#### [What you should do]
Starting with the line containing "Vincent Kompany of" and going on through the line containing "christmas costume: An", return the lines of the data below exactly, and only those.

#### [Provided material]
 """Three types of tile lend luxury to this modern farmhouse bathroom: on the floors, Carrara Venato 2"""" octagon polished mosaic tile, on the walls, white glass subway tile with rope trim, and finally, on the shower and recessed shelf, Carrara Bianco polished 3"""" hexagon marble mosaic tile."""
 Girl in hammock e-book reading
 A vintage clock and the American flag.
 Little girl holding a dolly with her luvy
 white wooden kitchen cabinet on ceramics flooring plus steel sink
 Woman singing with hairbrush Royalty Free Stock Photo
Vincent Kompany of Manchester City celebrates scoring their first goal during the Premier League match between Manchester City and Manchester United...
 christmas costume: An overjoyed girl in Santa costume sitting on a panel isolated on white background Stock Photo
==
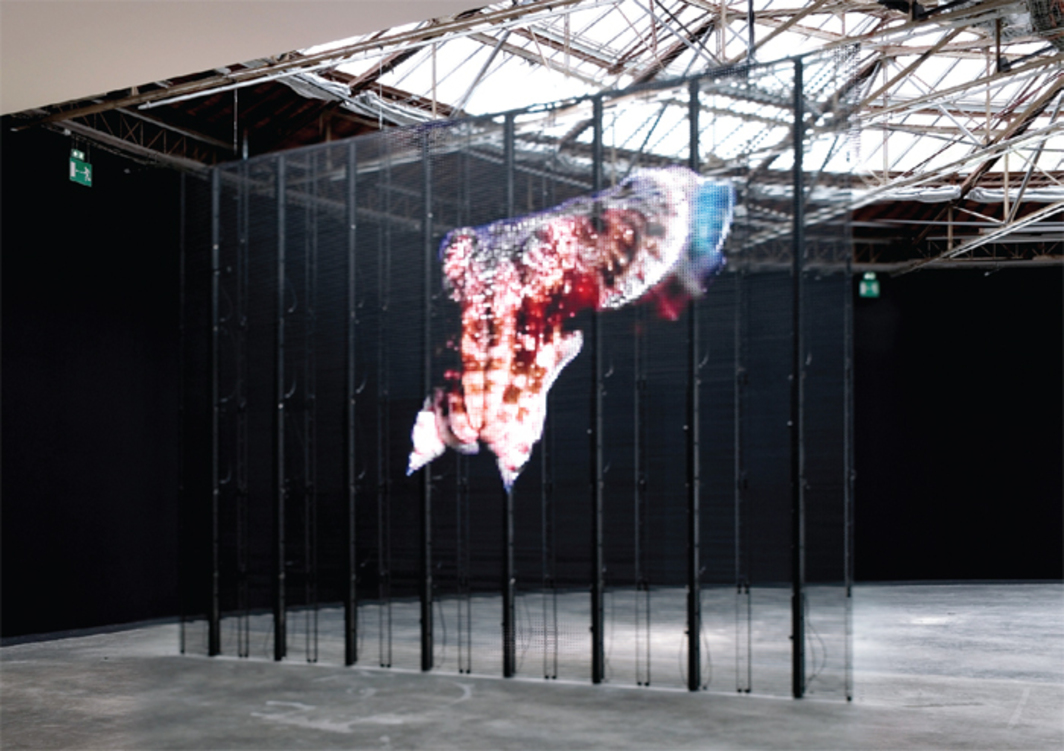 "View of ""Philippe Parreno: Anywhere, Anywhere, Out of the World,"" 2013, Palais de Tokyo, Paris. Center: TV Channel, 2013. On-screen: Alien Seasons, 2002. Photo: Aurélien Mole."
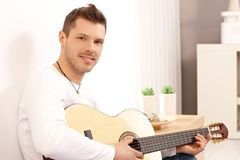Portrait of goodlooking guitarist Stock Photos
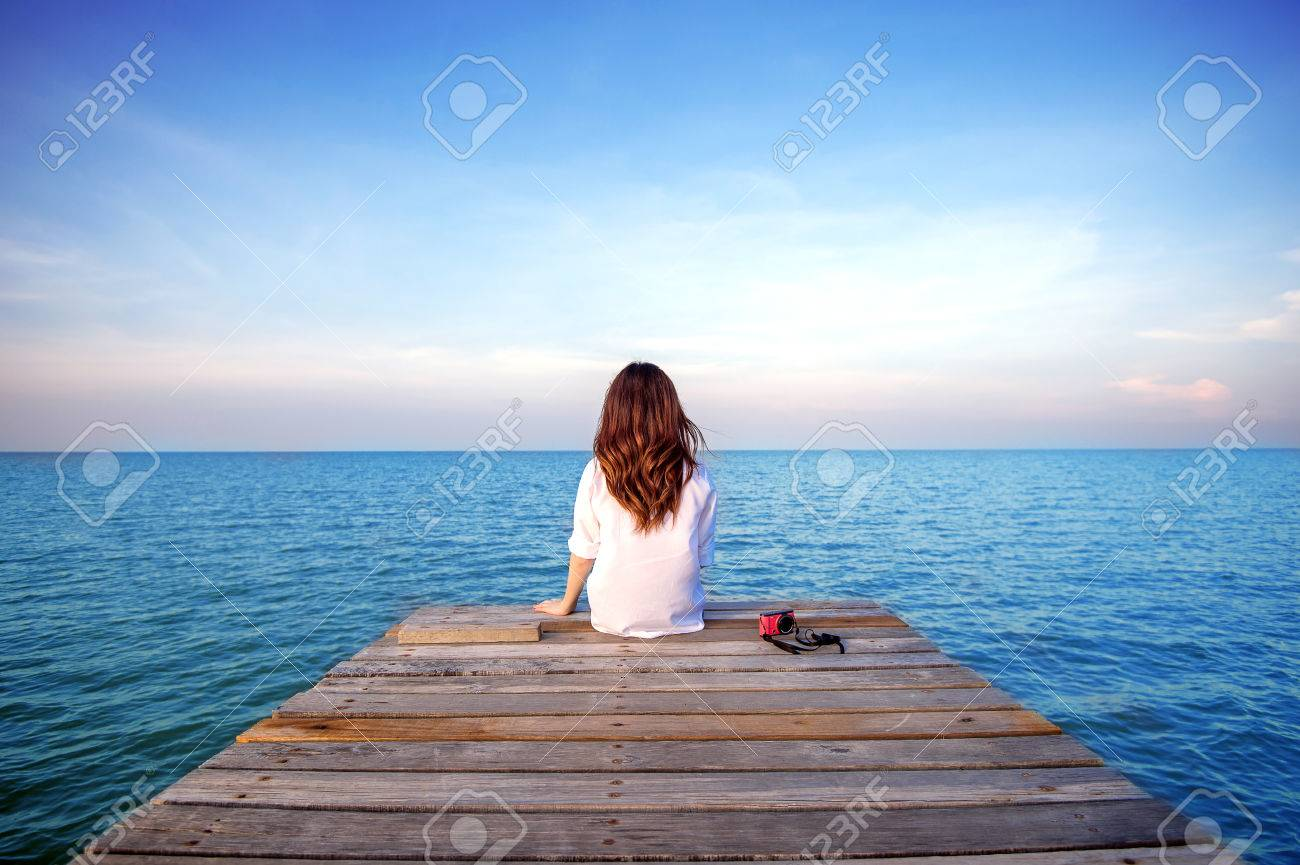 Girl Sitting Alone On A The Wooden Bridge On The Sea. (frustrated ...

#### [Solution to the problem]
Vincent Kompany of Manchester City celebrates scoring their first goal during the Premier League match between Manchester City and Manchester United...
 christmas costume: An overjoyed girl in Santa costume sitting on a panel isolated on white background Stock Photo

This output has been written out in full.